Entries provided:
# # # # # # #

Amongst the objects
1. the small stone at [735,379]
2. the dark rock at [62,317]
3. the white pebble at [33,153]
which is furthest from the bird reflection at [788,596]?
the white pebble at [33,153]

# # # # # # #

Objective: Copy the data above word for word, keeping each line and its order unchanged.

Correct answer:
Amongst the objects
1. the small stone at [735,379]
2. the dark rock at [62,317]
3. the white pebble at [33,153]
which is furthest from the bird reflection at [788,596]?
the white pebble at [33,153]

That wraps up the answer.